This comes as trade union Solidarity and the Free Market Foundation (FMF) on Thursday released a report claiming that B-BBEE has caused serious damage to the country’s economy and to its population while only enriching a small, politically-connected elite.
The report draws on data from the B-BBEE Commission, Stats SA, the JSE, and international comparisons to assess the real costs of compliance across the key BEE scorecard elements: ownership, skills development, enterprise and supplier development, management control, and socio-economic development.
According to the report, the annual cost of BEE compliance is between R145 billion and R290bn per year. It claimed that this has resulted in an annual reduction of 1.5% to 3% in economic growth, and to an annual loss of between 96 000 and 192 000 jobs.
“Our findings show that BEE, as currently designed, is enriching a small elite while throttling economic dynamism and deepening unemployment,” said Dr Morné Malan, FMF senior associate and co-author of the report, speaking at the joint press conference.
The study compares South Africa’s model with global “affirmative action” policies in Malaysia, India, Brazil, the US, and Namibia, showing that South Africa’s version is the most intrusive and economically damaging.

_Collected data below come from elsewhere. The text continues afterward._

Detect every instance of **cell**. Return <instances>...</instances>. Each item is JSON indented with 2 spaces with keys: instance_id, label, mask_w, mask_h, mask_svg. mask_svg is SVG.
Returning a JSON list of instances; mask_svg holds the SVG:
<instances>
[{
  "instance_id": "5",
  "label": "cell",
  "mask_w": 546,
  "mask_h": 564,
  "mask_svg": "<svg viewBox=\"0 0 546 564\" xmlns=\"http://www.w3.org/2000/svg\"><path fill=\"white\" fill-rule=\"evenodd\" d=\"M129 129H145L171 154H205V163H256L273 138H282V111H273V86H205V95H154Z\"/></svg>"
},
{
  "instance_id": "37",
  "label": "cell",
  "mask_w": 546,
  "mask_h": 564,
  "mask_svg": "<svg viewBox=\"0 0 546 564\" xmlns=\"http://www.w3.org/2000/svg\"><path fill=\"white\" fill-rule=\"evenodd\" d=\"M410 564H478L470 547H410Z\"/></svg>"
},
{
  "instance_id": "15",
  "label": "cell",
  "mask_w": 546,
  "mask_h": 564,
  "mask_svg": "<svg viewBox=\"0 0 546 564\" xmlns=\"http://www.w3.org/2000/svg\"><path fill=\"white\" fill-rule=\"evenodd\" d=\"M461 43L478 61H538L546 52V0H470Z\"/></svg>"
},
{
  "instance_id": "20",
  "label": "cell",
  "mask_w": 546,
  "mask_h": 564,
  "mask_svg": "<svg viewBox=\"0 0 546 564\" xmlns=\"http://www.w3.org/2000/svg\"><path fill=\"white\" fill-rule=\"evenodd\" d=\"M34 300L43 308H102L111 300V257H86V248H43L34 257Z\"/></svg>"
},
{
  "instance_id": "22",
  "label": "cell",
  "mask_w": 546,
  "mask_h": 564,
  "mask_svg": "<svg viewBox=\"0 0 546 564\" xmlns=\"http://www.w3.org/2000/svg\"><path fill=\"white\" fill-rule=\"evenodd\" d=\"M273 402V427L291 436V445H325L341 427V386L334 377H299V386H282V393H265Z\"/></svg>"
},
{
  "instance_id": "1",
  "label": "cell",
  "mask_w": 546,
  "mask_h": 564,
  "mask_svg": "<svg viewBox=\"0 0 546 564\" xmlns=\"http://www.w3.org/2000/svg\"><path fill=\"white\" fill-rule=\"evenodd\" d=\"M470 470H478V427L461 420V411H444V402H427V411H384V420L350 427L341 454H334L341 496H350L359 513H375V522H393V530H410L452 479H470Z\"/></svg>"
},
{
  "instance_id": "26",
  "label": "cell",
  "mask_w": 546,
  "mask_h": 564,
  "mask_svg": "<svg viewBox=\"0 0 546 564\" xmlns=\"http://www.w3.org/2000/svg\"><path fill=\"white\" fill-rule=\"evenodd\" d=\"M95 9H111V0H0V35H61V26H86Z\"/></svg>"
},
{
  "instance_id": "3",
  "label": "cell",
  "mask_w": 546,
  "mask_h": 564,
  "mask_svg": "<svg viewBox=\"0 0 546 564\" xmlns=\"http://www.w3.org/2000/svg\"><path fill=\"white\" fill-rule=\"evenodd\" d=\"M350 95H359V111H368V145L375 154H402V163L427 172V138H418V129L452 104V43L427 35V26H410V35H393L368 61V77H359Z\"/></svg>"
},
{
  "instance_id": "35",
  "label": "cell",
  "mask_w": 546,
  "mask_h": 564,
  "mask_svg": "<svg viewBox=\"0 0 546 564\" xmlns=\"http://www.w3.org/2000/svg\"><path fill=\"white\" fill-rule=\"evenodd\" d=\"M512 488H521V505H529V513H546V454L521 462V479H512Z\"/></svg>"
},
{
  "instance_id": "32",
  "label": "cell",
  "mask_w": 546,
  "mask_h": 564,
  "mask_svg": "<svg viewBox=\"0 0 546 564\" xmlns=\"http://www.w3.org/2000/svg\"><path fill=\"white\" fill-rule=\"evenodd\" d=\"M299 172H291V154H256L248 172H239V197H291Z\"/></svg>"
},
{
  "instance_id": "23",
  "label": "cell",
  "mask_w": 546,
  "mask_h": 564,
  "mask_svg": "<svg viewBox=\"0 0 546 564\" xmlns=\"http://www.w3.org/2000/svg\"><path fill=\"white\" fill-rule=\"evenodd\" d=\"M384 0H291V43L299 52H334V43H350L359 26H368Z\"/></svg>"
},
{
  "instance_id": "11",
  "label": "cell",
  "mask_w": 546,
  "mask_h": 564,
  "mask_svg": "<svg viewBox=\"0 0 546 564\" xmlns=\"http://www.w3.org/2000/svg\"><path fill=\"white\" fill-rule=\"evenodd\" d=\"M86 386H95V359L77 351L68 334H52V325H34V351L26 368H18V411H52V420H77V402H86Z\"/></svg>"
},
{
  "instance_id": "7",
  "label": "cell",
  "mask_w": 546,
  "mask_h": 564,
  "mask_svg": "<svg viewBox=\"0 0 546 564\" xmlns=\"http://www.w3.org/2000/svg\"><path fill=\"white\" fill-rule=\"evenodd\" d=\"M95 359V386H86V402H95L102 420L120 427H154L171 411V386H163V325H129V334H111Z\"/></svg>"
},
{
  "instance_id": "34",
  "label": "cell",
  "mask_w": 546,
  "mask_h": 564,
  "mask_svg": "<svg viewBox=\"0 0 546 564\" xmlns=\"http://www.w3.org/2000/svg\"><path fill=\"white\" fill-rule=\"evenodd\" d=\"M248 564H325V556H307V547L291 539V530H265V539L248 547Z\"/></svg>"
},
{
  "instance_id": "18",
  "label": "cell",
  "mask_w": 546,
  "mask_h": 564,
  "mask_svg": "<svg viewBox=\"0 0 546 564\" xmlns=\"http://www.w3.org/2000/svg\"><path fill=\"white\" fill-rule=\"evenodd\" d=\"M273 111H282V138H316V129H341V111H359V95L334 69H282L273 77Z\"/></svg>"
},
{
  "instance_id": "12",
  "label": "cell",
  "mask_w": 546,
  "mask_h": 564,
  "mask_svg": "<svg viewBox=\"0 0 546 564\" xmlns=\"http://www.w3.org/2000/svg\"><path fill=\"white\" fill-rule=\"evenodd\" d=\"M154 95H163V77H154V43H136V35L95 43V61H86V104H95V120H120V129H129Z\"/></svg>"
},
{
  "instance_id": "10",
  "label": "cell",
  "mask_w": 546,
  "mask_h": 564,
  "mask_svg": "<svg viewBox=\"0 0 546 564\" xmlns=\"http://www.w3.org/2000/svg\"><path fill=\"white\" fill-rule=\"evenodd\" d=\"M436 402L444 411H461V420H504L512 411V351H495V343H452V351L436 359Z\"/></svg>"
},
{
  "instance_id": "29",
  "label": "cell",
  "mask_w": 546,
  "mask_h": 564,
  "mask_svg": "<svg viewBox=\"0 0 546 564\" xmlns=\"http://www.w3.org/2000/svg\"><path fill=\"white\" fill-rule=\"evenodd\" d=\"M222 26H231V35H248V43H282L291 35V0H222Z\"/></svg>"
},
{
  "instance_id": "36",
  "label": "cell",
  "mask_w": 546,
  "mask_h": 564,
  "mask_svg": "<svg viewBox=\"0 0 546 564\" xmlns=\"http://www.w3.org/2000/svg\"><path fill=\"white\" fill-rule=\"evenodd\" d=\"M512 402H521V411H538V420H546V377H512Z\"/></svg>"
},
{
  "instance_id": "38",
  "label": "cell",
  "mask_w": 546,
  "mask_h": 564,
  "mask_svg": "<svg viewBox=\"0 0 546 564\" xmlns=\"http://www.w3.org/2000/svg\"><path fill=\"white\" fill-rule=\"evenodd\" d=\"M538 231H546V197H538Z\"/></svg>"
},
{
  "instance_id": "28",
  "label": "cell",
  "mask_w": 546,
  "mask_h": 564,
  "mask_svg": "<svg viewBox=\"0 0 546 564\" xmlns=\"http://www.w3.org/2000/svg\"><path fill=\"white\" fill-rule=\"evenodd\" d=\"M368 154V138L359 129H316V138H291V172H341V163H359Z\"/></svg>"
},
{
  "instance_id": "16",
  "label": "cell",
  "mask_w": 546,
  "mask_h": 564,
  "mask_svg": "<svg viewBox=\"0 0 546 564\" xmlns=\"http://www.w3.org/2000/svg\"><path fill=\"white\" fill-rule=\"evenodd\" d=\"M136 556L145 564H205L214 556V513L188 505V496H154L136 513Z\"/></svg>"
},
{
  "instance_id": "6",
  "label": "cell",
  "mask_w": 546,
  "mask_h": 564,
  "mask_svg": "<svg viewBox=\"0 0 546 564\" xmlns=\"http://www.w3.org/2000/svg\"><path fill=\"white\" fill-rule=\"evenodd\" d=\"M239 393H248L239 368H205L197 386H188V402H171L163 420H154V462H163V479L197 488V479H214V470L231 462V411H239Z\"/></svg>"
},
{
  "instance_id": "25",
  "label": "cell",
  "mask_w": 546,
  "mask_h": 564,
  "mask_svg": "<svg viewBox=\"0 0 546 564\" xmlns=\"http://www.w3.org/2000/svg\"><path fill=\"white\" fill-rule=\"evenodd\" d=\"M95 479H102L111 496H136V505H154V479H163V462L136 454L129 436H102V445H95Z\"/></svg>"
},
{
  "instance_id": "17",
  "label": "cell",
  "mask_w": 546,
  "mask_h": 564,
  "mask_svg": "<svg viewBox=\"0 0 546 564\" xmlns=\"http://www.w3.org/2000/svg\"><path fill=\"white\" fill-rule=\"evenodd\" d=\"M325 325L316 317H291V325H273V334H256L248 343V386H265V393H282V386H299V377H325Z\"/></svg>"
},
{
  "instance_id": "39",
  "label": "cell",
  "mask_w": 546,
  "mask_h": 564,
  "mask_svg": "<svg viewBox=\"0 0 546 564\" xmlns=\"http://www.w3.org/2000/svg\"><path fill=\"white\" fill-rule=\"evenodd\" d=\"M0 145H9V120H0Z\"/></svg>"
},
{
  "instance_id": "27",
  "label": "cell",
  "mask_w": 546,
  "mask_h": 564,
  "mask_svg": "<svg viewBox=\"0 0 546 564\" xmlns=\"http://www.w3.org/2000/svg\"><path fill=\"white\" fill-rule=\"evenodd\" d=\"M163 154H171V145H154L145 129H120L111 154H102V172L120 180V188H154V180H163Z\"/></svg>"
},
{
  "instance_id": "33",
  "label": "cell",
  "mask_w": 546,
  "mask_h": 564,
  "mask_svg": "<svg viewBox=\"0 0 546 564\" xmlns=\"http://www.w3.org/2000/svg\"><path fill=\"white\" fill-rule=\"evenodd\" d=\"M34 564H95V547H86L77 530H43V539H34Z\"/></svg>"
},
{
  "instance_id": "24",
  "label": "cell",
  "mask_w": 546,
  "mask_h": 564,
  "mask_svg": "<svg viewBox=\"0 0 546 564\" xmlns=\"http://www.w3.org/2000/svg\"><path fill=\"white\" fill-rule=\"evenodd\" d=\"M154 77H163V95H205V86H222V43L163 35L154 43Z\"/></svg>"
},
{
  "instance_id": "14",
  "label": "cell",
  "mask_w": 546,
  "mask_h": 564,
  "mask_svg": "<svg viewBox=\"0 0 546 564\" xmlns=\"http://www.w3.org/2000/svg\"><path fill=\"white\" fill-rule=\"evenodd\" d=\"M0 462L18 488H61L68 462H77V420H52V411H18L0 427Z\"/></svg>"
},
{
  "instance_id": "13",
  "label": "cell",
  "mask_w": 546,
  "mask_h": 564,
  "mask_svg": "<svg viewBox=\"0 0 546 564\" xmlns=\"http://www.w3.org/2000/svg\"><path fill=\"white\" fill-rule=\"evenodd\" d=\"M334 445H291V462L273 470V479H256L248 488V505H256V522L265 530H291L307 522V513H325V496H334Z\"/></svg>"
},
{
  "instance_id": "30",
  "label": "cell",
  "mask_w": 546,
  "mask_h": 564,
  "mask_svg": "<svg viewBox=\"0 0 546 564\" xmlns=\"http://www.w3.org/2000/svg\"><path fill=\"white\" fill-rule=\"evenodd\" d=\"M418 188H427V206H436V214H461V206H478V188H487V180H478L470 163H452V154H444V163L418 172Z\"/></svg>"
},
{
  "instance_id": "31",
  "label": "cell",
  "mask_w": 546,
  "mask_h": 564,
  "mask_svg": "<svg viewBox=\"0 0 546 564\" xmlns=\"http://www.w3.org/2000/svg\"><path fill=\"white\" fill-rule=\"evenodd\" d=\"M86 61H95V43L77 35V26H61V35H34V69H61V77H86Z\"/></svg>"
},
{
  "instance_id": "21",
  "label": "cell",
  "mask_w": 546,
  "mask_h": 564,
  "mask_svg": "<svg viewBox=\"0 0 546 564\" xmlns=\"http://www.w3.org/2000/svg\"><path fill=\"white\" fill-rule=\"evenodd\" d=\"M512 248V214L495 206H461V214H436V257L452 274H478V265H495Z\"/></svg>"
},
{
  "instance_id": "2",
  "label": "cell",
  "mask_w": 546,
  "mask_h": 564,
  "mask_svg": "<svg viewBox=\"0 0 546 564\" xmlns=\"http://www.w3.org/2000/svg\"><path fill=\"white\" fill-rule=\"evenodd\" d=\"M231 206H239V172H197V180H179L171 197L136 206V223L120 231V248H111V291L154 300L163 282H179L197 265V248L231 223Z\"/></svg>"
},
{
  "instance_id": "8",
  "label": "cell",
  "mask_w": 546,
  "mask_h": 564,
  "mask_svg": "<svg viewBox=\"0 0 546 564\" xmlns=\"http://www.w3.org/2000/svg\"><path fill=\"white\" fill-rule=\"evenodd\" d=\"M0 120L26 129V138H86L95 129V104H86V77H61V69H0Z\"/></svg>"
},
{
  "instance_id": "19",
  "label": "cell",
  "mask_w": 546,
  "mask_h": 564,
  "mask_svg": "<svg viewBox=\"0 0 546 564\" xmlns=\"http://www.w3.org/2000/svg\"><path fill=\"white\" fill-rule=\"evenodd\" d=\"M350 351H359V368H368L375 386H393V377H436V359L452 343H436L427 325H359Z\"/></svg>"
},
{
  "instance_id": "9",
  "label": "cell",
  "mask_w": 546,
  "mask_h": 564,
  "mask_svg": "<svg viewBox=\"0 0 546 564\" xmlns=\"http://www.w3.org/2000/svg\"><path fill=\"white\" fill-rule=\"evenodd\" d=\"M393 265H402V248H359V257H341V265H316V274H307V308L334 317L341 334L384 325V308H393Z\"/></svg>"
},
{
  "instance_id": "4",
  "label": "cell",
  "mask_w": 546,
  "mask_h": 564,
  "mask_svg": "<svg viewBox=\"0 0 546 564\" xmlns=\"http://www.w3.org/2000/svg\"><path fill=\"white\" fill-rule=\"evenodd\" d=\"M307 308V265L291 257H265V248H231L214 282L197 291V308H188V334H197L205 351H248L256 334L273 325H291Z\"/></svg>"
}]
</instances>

At the media briefing, the organisations claimed that B-BBEE benefits largely captured by politically-connected elites as South Africa now ranks 139th in GDP per capita, down from 87th in 1994.
Executives of both organisations said the people most affected by the current economic programme are people that work poor people and those that are beneficiaries are the elite.
"That is why we will engage with Cosatu trade unions Numsa and others to find alternatives to the current racial legislation," said Theuns du Buisson, economic researcher at the Solidarity Research Institute, and co-author of the report.
"In the second place we will continue to litigate and in the third place we will also put pressure on SA via the international world and continue to put pressure on South Africa with the outside world especially the G20 that comes."
However, Cosatu's Parliamentary spokesperson Matthew Parks said the report provided no breakdown backed up by actual research as to any financial burden to the state nor how B-BBEE has been an obstacle to growing the economy and reducing unemployment.
Parks said the report strangely cited statistics related to real and potential growth overall, but no evidence of the relationship between those and B-BBEE. He said it may as well have blamed constitutional democracy for South Africa's economic challenges.
"No reference is made to the need to overcome our still prevalent racial divides as evidenced by countless employment equity studies confirming that most senior positions in the private sector are held by White males or that economic ownership, including shares on the JSE remain largely White-held," Parks said.
Johann Rossouw, an economist at Altitude Wealth, said a more sensible empowerment model as an alternative to B-BBEE policies was Black Economic Skills Transfer (BEST), which would help with job creation and carry the economy into the future.
"At the moment all the arguments are about how many ways to cut the existing pie instead of growing the pie that we have for the future. Black empowerment is not a policy of the government of national unity," Rossouw said, commending that the study was evidence based and drew comparison with other countries.
"It is important that the GNU makes its own policies that will benefit the average poor."
However, independent economist Duma Gqubule said the study and the report was fake news on steroids, which lacked the fundamental understanding of the objectives of transformation.
Gqubule said the report lacked empirical evidence and was premised on companies counting upskilling workers for an example as a transformation contribution when both the worker and the company benefited from the exercise.
"I would call on black business to come up with a coherent response to this. It is a dangerous agenda. We need another citizen dialogue on black empowerment for the new circumstances as the situation in the 1990s when the policies were crafted were critical," Gqubule said.